Given records =>

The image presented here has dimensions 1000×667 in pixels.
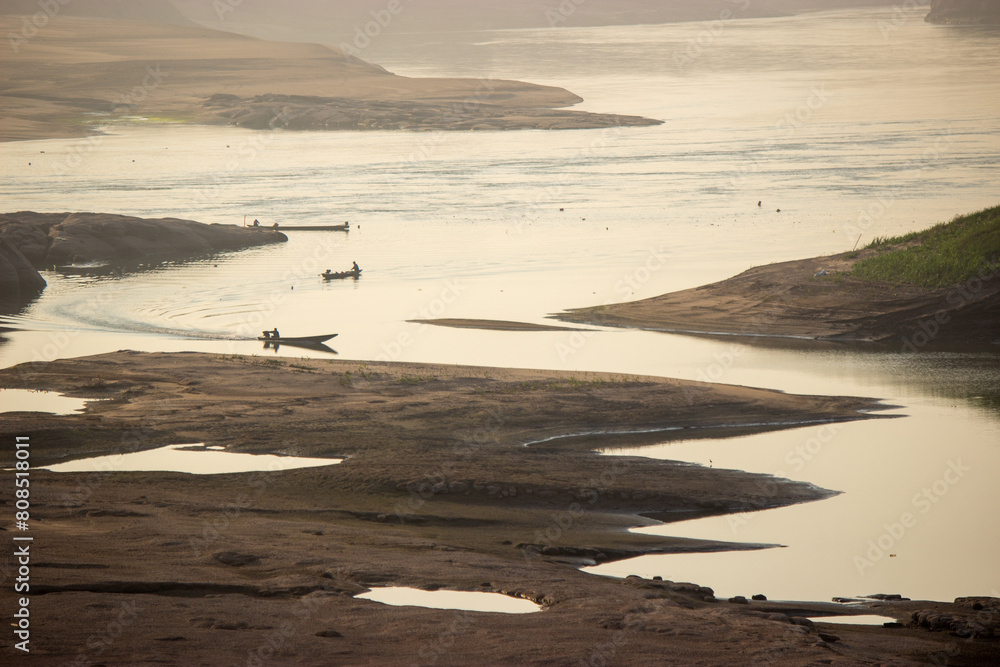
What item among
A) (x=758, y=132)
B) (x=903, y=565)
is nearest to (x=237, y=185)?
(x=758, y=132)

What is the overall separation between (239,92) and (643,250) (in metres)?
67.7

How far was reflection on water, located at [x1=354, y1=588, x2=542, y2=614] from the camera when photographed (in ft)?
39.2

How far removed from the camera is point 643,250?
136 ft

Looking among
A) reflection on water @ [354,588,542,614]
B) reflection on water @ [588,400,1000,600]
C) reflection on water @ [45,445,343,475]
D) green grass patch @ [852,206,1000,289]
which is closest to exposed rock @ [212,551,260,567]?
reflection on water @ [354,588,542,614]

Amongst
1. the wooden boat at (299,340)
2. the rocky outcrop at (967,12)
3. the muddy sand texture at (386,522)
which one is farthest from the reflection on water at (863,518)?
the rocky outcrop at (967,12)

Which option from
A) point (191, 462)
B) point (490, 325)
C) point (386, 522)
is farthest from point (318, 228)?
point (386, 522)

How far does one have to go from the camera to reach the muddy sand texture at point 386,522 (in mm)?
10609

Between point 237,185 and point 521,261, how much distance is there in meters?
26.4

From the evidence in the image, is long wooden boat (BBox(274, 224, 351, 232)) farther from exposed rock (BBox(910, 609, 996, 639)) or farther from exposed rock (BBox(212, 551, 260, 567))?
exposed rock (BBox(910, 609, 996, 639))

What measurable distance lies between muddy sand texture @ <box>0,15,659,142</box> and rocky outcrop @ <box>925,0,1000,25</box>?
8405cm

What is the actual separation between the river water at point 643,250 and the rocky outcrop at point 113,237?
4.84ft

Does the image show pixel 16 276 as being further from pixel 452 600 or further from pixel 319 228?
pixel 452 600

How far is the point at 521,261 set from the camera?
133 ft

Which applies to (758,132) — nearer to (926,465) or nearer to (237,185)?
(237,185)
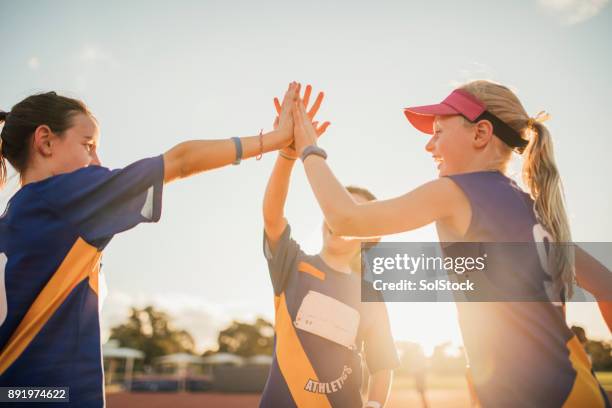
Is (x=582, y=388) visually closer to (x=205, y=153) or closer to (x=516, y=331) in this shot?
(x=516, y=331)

--

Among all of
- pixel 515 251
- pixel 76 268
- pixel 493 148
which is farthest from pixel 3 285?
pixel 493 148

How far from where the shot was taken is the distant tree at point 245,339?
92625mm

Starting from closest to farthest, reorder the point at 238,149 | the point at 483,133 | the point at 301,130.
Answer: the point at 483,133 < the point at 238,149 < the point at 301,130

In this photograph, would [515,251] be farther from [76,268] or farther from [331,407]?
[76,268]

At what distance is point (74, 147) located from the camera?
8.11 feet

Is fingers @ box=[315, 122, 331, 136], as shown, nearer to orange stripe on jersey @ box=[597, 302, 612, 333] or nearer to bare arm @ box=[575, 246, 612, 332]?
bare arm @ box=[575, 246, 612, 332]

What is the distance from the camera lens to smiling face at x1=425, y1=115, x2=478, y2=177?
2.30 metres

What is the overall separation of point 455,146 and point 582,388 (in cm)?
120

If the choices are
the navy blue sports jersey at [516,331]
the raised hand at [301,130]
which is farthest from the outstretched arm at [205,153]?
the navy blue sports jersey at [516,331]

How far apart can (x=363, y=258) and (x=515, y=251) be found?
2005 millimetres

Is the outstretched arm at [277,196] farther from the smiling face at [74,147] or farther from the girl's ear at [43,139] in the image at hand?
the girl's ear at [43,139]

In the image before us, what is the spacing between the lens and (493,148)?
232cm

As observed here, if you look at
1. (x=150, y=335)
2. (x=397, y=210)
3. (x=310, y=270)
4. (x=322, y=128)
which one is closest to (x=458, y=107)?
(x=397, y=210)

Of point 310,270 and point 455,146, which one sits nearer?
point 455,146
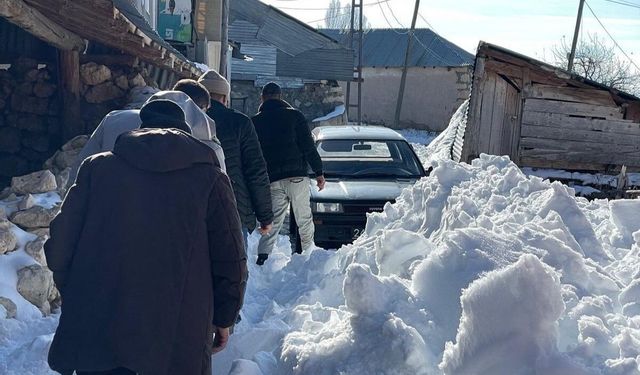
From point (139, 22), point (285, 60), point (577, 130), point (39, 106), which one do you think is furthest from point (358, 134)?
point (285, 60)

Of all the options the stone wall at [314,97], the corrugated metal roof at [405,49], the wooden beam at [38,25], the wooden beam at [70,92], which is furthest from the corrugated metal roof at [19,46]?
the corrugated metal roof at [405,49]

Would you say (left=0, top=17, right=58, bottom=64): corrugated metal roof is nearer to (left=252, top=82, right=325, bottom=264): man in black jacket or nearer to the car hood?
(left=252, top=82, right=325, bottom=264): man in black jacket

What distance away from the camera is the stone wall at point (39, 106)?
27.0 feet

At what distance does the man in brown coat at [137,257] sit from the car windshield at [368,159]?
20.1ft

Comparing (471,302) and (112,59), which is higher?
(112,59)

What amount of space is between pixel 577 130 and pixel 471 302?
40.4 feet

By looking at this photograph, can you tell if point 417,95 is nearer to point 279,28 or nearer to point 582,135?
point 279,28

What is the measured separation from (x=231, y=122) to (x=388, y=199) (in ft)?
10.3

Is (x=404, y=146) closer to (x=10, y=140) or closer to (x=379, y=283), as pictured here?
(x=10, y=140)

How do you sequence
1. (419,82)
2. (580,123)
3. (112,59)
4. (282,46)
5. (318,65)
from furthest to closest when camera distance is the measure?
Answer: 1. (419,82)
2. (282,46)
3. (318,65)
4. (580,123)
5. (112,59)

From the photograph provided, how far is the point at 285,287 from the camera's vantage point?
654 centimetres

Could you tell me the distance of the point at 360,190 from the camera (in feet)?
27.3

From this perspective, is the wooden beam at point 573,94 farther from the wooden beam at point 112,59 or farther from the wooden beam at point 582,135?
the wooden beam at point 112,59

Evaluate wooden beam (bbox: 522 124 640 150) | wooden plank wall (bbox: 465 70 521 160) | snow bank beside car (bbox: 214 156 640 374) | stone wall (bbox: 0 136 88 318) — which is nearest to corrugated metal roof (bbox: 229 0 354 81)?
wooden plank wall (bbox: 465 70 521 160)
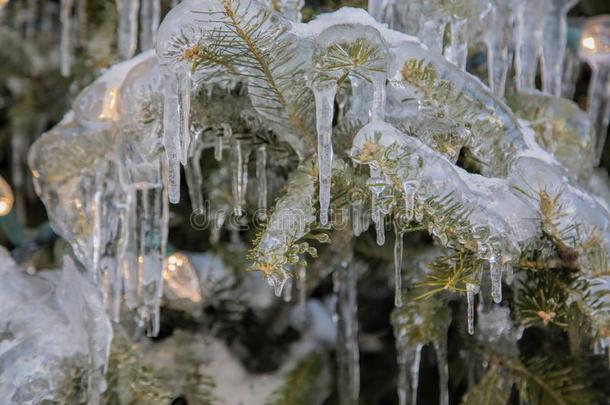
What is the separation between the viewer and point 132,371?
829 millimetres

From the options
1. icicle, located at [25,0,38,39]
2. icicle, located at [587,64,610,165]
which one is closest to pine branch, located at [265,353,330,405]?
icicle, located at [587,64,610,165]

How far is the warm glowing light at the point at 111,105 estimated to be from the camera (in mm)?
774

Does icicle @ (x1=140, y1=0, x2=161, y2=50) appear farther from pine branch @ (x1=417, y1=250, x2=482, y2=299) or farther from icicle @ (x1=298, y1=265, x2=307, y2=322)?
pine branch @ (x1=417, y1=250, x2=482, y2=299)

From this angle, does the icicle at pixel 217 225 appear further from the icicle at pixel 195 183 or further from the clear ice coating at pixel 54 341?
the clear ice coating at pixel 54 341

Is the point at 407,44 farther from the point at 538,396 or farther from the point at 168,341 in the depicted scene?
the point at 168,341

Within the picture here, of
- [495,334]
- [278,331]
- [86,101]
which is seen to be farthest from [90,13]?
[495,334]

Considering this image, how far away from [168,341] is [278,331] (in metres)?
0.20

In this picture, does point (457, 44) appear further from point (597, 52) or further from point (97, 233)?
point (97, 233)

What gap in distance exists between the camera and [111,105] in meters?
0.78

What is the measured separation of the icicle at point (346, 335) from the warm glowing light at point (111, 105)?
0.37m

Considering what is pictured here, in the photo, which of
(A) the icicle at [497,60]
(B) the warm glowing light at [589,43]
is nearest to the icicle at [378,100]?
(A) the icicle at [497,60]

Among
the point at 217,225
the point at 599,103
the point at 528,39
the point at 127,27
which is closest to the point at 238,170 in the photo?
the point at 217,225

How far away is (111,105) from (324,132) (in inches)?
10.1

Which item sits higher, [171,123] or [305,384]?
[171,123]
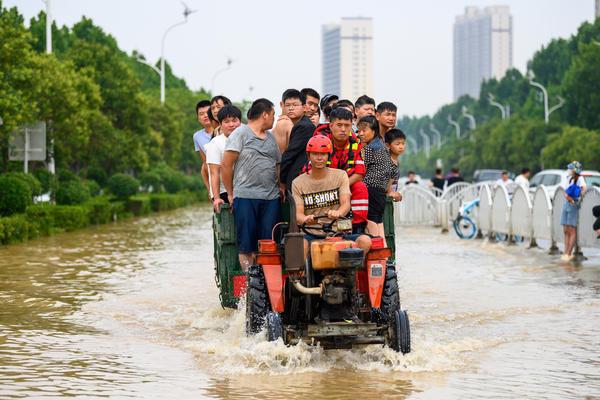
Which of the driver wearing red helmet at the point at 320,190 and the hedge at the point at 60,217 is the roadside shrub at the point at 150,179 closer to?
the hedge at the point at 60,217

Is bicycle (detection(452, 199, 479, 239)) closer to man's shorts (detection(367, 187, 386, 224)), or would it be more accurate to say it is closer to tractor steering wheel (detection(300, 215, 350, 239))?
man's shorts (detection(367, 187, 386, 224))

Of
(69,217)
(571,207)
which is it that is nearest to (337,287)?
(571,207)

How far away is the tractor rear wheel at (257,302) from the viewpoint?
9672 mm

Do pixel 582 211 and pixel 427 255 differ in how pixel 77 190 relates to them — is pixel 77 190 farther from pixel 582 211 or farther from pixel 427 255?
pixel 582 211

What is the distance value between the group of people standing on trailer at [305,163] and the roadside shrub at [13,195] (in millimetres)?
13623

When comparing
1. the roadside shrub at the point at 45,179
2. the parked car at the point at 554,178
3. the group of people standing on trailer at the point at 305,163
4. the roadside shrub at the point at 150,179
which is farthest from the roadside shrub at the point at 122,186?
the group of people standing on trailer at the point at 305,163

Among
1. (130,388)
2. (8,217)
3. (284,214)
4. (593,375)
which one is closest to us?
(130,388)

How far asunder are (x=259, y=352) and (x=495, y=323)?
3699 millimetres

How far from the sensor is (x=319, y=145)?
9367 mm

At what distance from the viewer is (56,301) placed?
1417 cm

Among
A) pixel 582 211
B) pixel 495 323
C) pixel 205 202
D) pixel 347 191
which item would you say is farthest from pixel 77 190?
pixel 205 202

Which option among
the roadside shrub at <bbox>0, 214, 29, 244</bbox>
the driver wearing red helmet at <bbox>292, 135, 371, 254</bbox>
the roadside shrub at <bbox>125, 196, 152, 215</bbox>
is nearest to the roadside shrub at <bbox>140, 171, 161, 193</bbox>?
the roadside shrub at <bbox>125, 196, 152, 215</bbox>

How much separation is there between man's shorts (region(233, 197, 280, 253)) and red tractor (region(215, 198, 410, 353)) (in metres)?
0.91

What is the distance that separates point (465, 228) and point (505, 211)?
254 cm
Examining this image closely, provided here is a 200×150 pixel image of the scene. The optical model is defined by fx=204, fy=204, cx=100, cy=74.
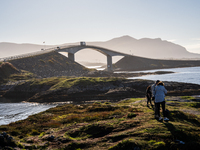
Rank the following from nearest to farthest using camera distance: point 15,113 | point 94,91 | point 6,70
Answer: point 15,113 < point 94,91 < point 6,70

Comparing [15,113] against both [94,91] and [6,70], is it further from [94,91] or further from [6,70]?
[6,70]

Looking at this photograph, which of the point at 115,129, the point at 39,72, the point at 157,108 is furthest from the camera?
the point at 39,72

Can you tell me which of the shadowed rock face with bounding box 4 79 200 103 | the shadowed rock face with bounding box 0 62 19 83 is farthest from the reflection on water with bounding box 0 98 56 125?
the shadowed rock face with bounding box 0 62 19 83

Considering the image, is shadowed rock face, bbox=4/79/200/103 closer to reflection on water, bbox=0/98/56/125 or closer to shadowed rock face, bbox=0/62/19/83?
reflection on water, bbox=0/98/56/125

Given problem => Filter the data above and copy out every line that contains the word "boat".

Response to the exercise =>
1. the wooden boat at (299,340)
From the evidence in the image, is long wooden boat (BBox(274, 224, 351, 232)) farther from exposed rock (BBox(910, 609, 996, 639)) or farther from exposed rock (BBox(212, 551, 260, 567))?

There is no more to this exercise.